El segundo era alejar al Partido Comunista lo más posible del poder con un sistema que refuerza el bipartidismo.
El tercero era no repetir el marasmo parlamentario de la II República con la sobrerrepresentación de las minorías.
Y el cuarto y muy Kelseniano era dar solidez a los partidos políticos y convertirlos en entramado institucional del Estado.
Todo ello y a la vista de las primeras elecciones democráticas las líneas generales del Real Decreto –Ley del 77 se constitucionalizaron para que su espíritu y letra se vieran protegidos por los mecanismos de una reforma agravada de la Constitución.
Treinta y tres años después, los partidos mayoritarios son incapaces de modificar una ley electoral y su mandato constitucional , que si en la Transición pudo tener su lógica, hoy es la perfecta escusa para la desafección electoral. Las corruptelas y la ausencia de control democrático de los partidos incide en una cada vez mayor abstención y la ausencia de lógica electoral, convirtiendo las legislativas generales en unas falsas presidenciales.

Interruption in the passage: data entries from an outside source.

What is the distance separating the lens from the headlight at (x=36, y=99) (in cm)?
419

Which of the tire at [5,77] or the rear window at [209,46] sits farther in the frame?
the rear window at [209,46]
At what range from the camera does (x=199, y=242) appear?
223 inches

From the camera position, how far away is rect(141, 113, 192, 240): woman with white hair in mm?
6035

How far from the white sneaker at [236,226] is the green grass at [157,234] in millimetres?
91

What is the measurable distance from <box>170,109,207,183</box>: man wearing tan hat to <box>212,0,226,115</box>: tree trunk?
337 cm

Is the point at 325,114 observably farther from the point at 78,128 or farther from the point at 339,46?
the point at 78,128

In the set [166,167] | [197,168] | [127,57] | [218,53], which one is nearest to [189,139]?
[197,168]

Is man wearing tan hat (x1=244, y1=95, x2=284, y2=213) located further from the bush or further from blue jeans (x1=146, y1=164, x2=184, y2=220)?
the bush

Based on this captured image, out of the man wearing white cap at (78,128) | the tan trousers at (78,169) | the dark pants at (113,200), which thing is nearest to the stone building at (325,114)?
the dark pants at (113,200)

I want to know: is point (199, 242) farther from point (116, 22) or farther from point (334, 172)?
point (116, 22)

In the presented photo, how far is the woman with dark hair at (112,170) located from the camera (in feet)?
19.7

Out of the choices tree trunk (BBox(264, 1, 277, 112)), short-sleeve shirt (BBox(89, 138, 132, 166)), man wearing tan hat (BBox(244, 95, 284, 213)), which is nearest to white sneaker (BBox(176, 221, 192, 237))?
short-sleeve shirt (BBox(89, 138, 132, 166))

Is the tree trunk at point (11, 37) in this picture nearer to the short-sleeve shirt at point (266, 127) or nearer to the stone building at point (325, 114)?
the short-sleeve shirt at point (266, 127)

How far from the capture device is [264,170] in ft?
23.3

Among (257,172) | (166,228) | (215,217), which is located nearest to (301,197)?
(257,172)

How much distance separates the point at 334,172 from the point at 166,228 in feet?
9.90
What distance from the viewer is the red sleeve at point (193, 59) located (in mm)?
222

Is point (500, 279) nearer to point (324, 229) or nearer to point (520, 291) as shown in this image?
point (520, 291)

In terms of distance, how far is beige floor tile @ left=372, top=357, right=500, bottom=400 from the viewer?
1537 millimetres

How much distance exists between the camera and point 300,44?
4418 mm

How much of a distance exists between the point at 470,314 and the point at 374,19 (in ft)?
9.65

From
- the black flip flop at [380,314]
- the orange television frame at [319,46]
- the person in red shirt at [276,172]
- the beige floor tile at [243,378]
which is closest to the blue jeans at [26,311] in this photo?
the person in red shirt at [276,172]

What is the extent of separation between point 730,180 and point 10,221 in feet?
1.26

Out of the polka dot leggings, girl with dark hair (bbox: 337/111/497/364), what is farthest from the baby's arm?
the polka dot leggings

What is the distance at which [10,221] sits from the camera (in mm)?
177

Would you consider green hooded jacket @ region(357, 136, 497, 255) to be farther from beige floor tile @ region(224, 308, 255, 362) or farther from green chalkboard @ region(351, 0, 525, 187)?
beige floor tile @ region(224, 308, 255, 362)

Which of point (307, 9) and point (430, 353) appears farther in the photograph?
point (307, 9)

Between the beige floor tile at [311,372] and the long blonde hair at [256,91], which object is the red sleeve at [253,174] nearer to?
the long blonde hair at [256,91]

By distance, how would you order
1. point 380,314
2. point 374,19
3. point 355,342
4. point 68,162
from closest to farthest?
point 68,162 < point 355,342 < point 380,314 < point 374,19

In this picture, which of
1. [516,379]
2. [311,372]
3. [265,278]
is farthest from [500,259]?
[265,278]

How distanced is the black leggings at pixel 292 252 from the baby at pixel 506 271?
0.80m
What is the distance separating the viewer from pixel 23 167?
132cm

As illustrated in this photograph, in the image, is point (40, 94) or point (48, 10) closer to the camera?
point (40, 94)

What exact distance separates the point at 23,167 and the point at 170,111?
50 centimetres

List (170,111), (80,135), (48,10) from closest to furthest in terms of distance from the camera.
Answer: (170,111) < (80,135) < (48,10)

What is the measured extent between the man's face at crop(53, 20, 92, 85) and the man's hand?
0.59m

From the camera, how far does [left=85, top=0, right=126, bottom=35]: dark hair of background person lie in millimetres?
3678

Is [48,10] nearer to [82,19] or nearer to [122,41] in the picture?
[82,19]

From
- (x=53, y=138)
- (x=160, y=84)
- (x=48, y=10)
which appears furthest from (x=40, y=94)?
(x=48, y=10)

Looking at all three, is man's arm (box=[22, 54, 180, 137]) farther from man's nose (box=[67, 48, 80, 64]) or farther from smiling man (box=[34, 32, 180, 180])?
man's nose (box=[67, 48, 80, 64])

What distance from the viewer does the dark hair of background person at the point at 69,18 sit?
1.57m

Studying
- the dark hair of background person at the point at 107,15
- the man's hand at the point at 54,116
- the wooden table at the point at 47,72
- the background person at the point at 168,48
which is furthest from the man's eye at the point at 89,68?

Los partidos mayoritarios son los responsables de que esta situación que les beneficia, porque los aparatos controlan el poder del Estado por cuotas y sin control, no cambie. En sus manos están los tres quintos de cada cámara.
Contra lo que cree mucha gente, los partidos nacionalistas no tienen sobrerrepresentación. La diabólica mezcla de muchas circunscripciones pequeñas y la corrección proporcional de la regla D’hont, hace que el PP y el PSOE estén sobrerrepresentados, los nacionalistas correctamente representados y los partidos de ámbito nacional minoritarios infrarrepresentados o expulsados de las Cortes Generales.
Kelsen, que fue el gran creador del Estado Constitucional moderno y cuyas ideas están plasmadas en nuestra constitución de un modo manifiesto, creyó en un sistema proporcional de circunscripción única para todo el estado y con partidos políticos de masas fuertes dentro del aparato institucional del Estado pero con un funcionamiento democrático.
Ninguna de estas previsiones de Kelsen, se han llevado a cabo y su sentido se han pervertido en estos años. PSOE y PP se han beneficiado de este sistema y han logrado expulsar al CDS, y arrinconar a IU. Han coartado el brote del voto ideológico y han favorecido el voto útil. Y sobre todo se han reído de los españoles y de los intentos por sanear y democratizar la vida de los partidos y la vida pública. Ahí está el vergonzante y ridículo Cristóbal Montoro diciendo que la reforma electoral no interesa a los españoles porque España es un país bipartidista. Bipartidista malgré lui, bipartidista porque los mayoritarios así lo quieren. Con este sistema se empobrece la democracia, por ser de listas cerradas y bloqueadas, se impide el voto ideológico y se favorece el voto útil y se forman bisagras parlamentarias con fuerzas nacionalistas que cumplen su función.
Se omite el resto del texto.